----- Supplied data -----
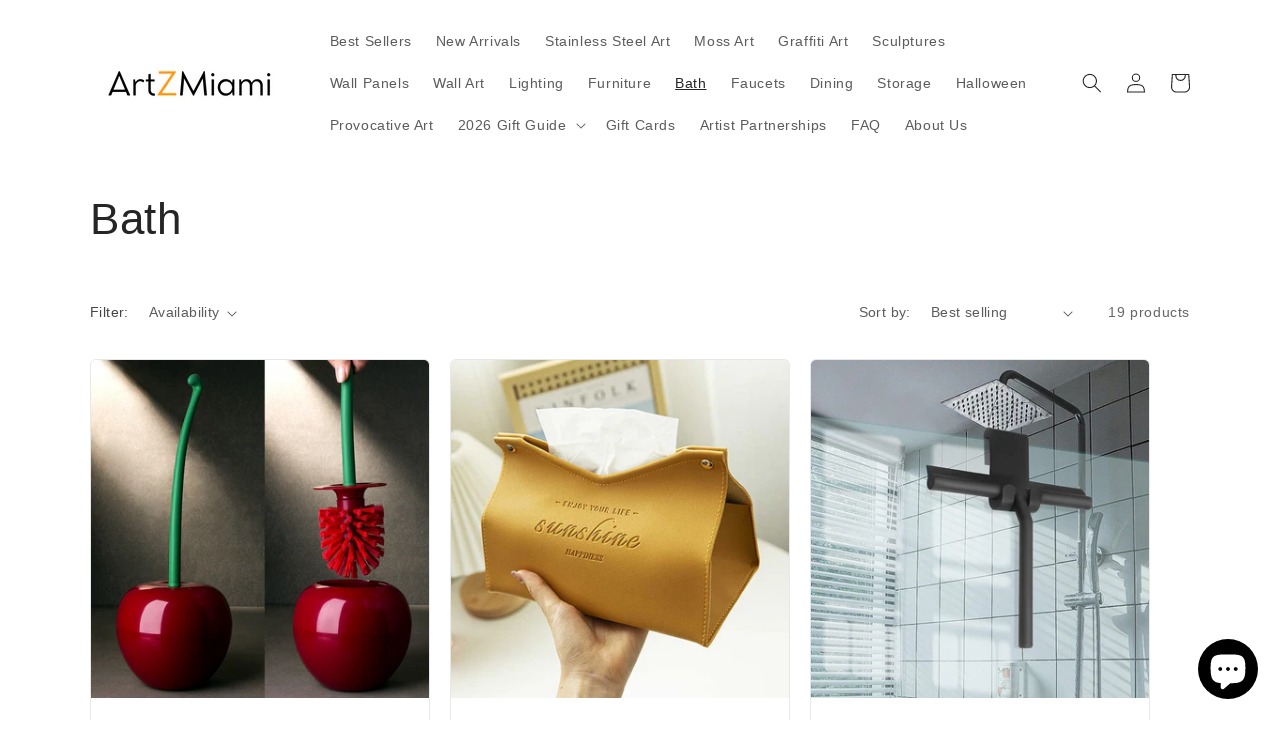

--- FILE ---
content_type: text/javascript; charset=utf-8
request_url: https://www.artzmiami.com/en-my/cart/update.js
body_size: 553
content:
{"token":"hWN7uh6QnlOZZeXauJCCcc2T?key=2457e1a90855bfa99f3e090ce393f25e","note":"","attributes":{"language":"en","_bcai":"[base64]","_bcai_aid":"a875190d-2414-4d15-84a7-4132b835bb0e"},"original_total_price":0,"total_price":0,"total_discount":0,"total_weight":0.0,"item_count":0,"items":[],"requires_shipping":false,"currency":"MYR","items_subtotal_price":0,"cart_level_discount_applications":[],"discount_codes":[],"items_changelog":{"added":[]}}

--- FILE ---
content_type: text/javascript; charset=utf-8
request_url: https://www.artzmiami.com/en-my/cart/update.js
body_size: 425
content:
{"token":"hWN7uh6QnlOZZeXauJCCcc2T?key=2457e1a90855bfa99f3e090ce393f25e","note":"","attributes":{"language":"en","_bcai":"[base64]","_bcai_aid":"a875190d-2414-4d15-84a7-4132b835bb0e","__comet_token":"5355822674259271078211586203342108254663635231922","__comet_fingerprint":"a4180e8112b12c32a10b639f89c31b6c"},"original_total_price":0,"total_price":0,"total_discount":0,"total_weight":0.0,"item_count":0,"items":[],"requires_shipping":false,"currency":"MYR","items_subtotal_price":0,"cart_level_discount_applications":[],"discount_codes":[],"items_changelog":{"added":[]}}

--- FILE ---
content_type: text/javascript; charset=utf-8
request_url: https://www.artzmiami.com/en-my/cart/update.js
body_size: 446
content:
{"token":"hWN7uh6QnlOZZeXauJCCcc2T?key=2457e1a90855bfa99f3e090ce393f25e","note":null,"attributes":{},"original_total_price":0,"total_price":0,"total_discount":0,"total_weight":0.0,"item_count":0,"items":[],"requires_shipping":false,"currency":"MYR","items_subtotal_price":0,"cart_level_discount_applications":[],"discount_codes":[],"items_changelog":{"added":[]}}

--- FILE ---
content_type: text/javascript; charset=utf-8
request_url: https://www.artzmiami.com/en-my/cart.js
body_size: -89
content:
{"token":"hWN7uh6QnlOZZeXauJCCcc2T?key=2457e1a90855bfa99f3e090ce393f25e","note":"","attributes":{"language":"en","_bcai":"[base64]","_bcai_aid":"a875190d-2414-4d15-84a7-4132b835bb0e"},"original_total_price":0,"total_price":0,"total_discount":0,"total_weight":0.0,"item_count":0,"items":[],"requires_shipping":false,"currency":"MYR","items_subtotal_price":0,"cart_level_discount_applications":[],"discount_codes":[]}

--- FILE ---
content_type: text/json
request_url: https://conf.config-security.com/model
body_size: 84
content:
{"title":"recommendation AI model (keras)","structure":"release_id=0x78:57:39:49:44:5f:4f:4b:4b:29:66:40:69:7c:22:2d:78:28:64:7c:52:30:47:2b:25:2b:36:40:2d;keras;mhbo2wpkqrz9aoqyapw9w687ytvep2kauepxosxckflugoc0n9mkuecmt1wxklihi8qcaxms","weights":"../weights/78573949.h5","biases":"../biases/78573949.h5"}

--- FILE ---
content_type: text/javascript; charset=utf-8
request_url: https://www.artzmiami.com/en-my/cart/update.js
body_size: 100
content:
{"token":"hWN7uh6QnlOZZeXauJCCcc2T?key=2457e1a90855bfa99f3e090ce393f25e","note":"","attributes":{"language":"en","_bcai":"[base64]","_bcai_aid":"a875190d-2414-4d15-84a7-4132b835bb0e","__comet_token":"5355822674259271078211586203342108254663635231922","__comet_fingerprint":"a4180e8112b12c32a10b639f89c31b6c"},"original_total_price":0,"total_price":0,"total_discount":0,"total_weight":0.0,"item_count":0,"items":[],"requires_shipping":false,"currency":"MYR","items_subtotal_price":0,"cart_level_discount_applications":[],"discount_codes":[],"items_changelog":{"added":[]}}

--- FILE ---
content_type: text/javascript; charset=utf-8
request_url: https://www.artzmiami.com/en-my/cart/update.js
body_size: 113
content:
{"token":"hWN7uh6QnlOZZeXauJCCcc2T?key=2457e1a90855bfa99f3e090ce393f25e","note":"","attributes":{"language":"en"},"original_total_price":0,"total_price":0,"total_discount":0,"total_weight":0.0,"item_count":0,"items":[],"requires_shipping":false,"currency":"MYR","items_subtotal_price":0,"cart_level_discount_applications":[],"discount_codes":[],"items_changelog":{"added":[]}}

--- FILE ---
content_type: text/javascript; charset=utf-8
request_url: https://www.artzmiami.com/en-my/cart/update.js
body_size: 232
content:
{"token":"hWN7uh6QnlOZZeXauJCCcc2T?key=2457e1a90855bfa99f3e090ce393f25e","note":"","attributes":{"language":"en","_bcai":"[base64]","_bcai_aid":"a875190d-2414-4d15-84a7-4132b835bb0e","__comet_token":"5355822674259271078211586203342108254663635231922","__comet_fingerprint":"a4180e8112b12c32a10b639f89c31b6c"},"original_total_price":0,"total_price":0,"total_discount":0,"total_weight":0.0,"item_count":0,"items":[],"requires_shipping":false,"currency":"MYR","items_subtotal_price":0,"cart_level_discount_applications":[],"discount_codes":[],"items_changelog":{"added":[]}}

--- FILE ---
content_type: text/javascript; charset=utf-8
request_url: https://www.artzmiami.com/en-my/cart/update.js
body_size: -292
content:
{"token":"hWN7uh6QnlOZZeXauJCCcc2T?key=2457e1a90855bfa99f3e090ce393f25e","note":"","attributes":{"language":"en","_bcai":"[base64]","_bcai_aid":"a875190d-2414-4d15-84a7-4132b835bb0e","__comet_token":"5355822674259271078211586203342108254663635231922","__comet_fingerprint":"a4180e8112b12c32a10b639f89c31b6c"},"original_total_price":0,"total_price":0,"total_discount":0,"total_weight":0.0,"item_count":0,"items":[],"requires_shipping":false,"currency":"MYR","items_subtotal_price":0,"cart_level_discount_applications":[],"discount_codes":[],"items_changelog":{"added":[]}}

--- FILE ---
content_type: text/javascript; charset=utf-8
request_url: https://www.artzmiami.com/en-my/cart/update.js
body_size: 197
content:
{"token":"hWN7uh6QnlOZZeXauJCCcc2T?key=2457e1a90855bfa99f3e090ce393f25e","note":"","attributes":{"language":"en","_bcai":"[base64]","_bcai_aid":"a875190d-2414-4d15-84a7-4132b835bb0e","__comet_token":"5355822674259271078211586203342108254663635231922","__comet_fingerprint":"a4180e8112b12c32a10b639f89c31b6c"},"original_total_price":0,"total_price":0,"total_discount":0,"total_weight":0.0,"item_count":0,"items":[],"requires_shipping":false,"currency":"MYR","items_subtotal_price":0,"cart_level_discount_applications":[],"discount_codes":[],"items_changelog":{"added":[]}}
-----
----- Supplied data -----
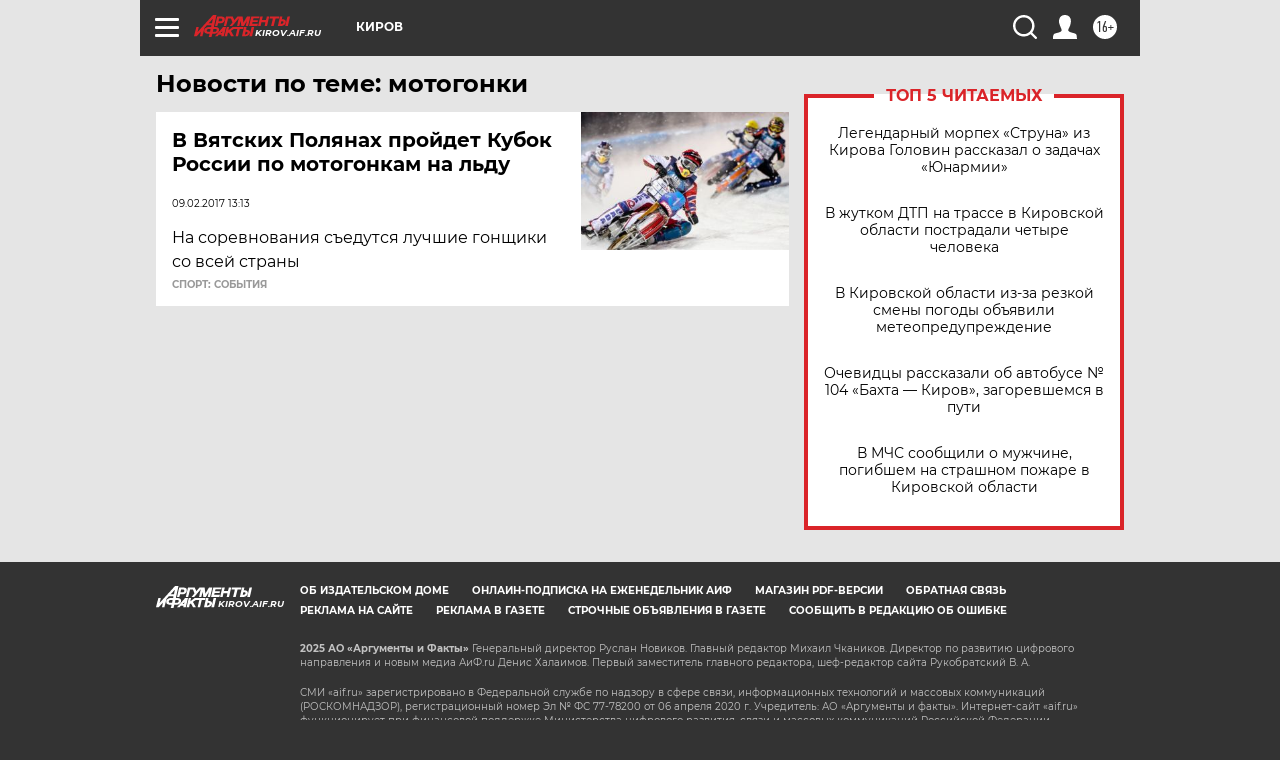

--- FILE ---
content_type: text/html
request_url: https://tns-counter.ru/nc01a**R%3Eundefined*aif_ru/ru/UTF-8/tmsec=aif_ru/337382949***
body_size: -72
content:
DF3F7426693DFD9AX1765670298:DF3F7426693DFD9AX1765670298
-----
*Aim of the exercise*
Count the lines above that contain the word "model", and reply with only that number.

*Response*
2